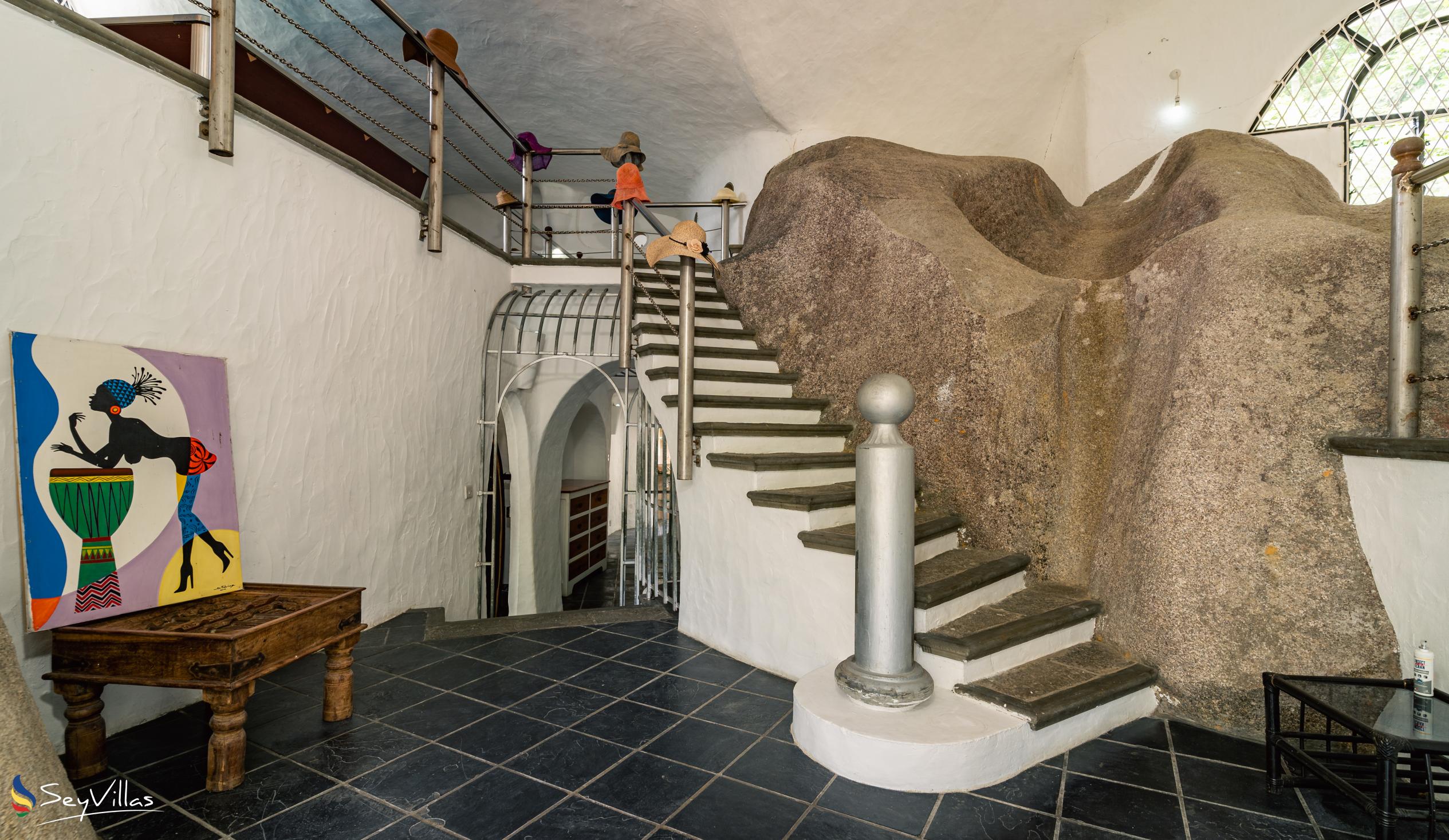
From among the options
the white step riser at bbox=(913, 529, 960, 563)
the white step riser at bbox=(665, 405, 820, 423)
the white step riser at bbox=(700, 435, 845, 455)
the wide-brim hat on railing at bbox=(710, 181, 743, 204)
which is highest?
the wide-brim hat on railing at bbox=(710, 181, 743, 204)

◆ ◆ ◆ ◆

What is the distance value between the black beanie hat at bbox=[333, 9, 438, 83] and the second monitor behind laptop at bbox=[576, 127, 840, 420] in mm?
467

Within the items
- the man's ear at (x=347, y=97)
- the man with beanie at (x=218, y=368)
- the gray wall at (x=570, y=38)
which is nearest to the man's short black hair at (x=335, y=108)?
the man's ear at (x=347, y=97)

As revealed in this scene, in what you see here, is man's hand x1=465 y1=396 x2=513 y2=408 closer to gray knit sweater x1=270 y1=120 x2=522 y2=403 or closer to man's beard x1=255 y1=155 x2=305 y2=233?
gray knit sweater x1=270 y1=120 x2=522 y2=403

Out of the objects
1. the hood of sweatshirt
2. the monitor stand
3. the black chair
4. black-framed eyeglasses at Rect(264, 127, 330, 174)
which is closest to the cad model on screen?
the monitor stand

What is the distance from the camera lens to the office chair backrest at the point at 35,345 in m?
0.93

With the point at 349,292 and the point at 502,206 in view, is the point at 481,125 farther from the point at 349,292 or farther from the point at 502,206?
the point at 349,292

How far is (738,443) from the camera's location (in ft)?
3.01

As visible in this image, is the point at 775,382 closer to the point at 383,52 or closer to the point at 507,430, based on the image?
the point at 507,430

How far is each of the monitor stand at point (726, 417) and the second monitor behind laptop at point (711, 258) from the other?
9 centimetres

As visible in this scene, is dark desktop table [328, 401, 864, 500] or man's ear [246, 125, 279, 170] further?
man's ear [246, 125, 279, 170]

◆ ◆ ◆ ◆

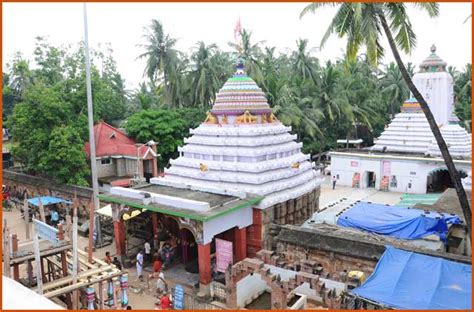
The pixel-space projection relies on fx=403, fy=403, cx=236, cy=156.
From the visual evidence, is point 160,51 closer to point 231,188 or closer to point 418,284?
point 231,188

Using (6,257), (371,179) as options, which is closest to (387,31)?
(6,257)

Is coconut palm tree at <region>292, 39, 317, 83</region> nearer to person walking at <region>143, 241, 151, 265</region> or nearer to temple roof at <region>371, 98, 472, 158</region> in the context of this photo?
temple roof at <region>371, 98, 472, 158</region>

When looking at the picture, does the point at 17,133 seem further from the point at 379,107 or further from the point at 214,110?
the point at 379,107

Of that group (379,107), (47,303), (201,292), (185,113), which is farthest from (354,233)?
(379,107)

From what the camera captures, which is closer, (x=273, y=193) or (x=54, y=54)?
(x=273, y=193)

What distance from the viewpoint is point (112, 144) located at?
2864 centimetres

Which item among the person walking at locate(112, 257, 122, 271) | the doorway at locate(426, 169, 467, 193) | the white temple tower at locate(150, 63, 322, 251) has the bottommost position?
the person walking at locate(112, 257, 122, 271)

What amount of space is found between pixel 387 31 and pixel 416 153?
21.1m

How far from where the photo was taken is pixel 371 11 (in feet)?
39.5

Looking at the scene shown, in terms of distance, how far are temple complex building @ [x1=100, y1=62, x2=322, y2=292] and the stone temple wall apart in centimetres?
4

◆ ◆ ◆ ◆

▸ Task requirements
Pull from the records above every line that contains the string "closer". Letter case counts.

▸ Exercise result
As revealed in this scene, in what you see here, is man's hand x1=465 y1=396 x2=513 y2=408 closer to gray knit sweater x1=270 y1=120 x2=522 y2=403 or closer to man's beard x1=255 y1=155 x2=305 y2=233?
As visible in this image, is the point at 775,382 closer to the point at 383,52 or closer to the point at 507,430, based on the image?
From the visual evidence, is point 160,51 closer to point 231,188 or closer to point 418,284?
From what the camera captures, which is closer, (x=273, y=193) or (x=54, y=54)?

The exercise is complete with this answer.